Title
Dōri to fūzoku (Mito Thought and the Debate on Civilization in Nineteenth-Century Japan)
Size
308 pages, A5 format
Language
Japanese
Released
March 26, 2025
ISBN
9784000616881
Published by
Iwanami Shoten
Book Info
See Book Availability at Library
Japanese Page
As the Edo-period Confucian scholar Ogyū Sorai wrote in his book Taihei-saku (「太平策」) , “In this country, people are so immersed in the prevailing customs that all their thoughts and intelligence are confined within that closed world.” Human beings inevitably live within the limited world of their surrounding “customs” (fūzoku風俗). Over time, as they grow accustomed to these customs, they tend to mistake them for universal “reason” or “truth” (dōri道理). Encounters with others who live according to different “customs” serve as a powerful catalyst for self-awareness: they reveal to people that what they had considered natural or self-evident is, in fact, relative.
Ogyū Sorai’s formative experience was his father’s exile from Edo, which forced him to spend his youth in a rural area with customs vastly different from those of the capital. This allowed him to develop an acute awareness of the variations and transformations in “customs.” In the nineteenth century, however, the inhabitants of the Japanese archipelago collectively experienced such encounters. Western nations—Russia, Britain, France, and the United States—appeared as foreign and powerful presences, exposing Japanese society to starkly different ways of life.
These encounters with the “others” were not only opportunities for awareness but also crises, threatening the collapse of the “reason” people had hitherto trusted. For instance, the Sinocentric worldview rooted in Confucianism, which ordered the world into a hierarchical civilization–barbarism framework, could no longer adequately explain the rapidly expanding global order. Faced with this situation, thinkers turned to concepts from Confucianism—especially “reason” (dōri) and “customs” (fūzoku)—to understand the West and, simultaneously, to reflect on Japan’s own distinctiveness and the nature of its people.
The first half of this book examines this intellectual process through figures such as Aizawa Seishisai (會澤正志斎) of the Mito School and Koga Tōan (古賀侗庵) and Nakamura Masanao (中村正直) of the Shōheikō academy. These thinkers reinterpreted “reason” while shifting their gaze toward “customs,” leading them to confront the West as it truly was, rather than through inherited preconceptions.

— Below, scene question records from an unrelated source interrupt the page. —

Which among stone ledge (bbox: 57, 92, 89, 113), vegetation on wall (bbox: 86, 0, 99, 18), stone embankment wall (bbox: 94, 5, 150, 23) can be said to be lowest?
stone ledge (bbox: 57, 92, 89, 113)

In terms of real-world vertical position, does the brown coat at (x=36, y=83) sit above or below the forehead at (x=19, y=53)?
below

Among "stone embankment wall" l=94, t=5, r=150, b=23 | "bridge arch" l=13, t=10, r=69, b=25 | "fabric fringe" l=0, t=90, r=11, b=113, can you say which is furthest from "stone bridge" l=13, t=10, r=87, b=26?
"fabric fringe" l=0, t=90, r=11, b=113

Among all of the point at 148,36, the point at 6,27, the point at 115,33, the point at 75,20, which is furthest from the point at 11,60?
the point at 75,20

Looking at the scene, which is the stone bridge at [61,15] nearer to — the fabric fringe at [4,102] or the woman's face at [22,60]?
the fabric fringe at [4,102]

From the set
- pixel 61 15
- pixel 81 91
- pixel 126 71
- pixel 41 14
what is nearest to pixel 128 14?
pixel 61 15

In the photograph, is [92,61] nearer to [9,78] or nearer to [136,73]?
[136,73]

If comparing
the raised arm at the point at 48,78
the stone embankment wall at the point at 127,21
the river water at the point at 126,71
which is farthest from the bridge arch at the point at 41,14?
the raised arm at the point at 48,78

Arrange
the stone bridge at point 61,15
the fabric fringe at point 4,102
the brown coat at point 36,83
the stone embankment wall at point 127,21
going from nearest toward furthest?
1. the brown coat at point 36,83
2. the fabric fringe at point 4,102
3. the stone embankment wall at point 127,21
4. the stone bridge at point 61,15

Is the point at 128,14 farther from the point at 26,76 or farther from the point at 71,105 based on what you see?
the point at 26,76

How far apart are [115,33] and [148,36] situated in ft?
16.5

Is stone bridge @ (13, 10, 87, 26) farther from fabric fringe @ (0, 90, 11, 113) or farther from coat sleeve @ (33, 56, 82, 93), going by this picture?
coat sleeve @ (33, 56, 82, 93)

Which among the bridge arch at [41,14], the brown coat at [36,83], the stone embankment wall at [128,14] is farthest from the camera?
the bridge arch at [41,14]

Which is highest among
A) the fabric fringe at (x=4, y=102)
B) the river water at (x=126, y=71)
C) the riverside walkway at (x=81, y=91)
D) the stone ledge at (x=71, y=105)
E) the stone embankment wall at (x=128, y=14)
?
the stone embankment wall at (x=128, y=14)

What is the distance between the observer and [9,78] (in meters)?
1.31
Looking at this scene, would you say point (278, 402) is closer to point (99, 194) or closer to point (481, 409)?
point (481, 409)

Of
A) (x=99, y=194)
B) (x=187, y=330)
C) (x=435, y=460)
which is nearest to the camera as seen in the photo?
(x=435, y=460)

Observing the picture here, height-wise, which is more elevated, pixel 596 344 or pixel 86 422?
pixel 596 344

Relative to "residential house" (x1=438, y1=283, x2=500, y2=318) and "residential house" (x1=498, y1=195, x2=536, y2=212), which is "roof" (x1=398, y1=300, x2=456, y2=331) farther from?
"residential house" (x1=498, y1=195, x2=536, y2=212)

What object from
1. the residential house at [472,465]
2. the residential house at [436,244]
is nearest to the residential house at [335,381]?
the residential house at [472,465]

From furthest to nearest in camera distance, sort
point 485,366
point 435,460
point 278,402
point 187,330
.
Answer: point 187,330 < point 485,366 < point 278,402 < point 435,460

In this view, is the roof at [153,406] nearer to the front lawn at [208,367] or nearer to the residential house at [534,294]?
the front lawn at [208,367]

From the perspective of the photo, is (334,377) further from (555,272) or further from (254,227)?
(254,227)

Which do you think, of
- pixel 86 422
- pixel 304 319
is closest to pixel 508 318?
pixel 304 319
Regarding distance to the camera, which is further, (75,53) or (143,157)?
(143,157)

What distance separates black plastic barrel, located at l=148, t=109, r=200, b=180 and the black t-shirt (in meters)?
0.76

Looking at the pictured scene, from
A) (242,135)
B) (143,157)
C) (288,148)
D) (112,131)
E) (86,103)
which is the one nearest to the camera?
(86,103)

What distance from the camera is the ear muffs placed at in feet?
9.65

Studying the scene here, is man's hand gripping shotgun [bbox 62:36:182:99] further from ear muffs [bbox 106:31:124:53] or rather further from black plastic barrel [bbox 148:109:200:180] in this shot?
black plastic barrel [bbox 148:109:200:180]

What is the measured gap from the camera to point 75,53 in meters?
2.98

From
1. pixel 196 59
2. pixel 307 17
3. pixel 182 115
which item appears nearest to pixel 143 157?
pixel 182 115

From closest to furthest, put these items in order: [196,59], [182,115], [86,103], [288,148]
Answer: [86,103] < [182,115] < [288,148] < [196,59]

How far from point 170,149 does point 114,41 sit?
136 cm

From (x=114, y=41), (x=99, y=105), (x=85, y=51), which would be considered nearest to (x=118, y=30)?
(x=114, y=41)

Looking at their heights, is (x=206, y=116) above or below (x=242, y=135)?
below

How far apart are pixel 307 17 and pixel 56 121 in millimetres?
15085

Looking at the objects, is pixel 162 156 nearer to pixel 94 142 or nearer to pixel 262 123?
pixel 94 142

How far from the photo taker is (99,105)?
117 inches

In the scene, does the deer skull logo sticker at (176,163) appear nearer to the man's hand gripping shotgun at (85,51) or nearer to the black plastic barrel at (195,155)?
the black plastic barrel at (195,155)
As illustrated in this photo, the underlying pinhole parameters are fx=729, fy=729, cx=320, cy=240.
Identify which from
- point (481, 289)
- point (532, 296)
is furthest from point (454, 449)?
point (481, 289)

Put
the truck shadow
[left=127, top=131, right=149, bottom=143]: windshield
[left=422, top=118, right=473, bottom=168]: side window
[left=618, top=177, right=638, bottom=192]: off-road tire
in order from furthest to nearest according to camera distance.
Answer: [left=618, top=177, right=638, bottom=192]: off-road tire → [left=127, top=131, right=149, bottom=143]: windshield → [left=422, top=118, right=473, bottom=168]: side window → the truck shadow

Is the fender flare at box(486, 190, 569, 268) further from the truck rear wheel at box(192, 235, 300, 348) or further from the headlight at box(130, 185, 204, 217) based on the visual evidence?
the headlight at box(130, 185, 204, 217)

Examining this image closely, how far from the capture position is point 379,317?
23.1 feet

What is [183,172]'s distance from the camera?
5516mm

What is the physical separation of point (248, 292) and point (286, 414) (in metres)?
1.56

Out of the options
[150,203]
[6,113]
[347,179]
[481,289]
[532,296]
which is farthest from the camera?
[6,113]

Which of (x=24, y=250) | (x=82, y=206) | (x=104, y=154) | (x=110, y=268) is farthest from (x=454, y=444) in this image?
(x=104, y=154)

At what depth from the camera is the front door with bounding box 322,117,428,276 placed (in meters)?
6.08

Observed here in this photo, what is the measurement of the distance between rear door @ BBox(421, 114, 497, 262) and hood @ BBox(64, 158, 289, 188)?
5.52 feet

As attention to “customs” deepened, the presence of the people who shaped these customs—the populace—grew more significant. Under traditional Confucian thought, the quality of customs was attributed to the political and moral leadership of rulers. However, amid the Meiji-era “civilization and enlightenment” movement, the intelligence, reason, and emotions of the people themselves began to shape national customs. In this new context, a pressing question arose: who should guide the “customs” of the people, and how?
In the second half of this book, I analyze how two thinkers grappled with this challenge: Fukuzawa Yukichi (福沢諭吉), who advocated the “persuasion” of the people through education and knowledge, and Naitō Chisō (内藤耻叟) of the Mito School, who emphasized stirring the “emotions” of the populace.
Precisely because they confronted the diversity of customs, nineteenth-century people sought a new, shared foundation for coexistence—a new “reason.” The ongoing dialectic between “reason” and “customs” that they engaged in is not merely a relic of the past; it remains deeply relevant to those of us living in the present day.